The article comes from 2010 and heralds the opening of an exciting new direction in burger construction (which has since closed). The website for 4food is sill active for now, and has a cool applet where you can build your own burger. There are many decisions to be made, and some exotic choices (a scoop of roasted brussels?). I offered students the opportunity to create their own burger, with stations set up on my laptop and on my ipad. Much pro-con debate over the appropriateness of burger pickles ensued!
The choices 4food offers (or, offered, as they are closed…) were summarized by my students:
- 4 choices of bun
- 4 choices of “add-on”
- 10 condiment choices
- 5 cheese choices
- 3 “slice” options
- 12 “scoops”
- 6 patty options
But multiplying these numbers does not get us near 140 million…so what gives? My classes will explore this problem deeper in the coming days, but for now some seeds have been planted. Soon, we will consider the possibility that you could select multiple condiments, cheeses, and scoops, and work to derive the final count.
This scenario brings to mind a counting principle challenge I have provided classes in the past:
The Tastee Donut Shop charges eighty-nine cents for its Mix N Match selection, which allows you to select any three doughnuts from among the following varieties: plain, maple, frosted, strawberry, blueberry, vanilla, chocolate, glazed, and jelly. How many different Mix N Match selections are possible?
Here is a printable version of this problem you can share with classes.

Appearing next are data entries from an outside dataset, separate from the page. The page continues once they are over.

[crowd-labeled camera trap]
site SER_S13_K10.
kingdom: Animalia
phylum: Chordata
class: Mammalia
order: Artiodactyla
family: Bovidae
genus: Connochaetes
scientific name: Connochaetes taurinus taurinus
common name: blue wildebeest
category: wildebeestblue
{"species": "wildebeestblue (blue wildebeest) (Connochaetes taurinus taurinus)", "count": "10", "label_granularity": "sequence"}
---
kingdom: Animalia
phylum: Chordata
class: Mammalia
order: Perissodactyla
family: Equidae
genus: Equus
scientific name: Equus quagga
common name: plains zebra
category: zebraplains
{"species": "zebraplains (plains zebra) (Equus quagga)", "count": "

I enjoy this problem because students need to think beyond a one-step counting problem. This challenge is more sophisticated than many worksheet problems in that we need to consider a number of possibilities – could a customer buy 3 of the same donut? 3 different donuts? 2 and 1? In the end, the solution comes down to the sum of 3 distinct possibilities, each more challenging:
- Buy 3 of the same donut (easy): 9 ways
- Buy 3 different donuts (medium): compute 9 choose 3
- Buy 2 of one type, a 1 of another (hard): we need to pick two flavors. But picking 2 glazed and 1 jelly is distinct from 2 jelly, 1 glazed. Order matters. Compute 9 pick (permuation) 2.